We know the feds flunked the logistics test many times over. So what? What do we do with that information now? I would suggest three things need doing:
  • REPORT. Feed all this into a first-rate after process review. Do so at the national and local levels (discussed an earlier post in this blog). Capture the lessons, lay out the repairs, follow up on implementation. Otherwise, all these extraneous deaths are truly lost without any meaning.
  • REPAIR. Put repairs in place right now where possible. We are not done with this thing (more accurately stated, it is not done with us). We also face a good probability of resurgence months down the road. Fix the damn system.

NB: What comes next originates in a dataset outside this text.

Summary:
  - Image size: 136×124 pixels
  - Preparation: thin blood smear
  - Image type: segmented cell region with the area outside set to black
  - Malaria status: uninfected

  • REJECT. Hold accountable. Look at the various levels of government in which you have a vote this coming Fall. Remember those who failed, who chose to fail, who chose to empower those who failed. To use a once popular phrase, Throw the Bums Out. No matter what else you may like about a candidate, know this. If he or she failed to meet their obligations to the country in this fight, show them the door without mercy.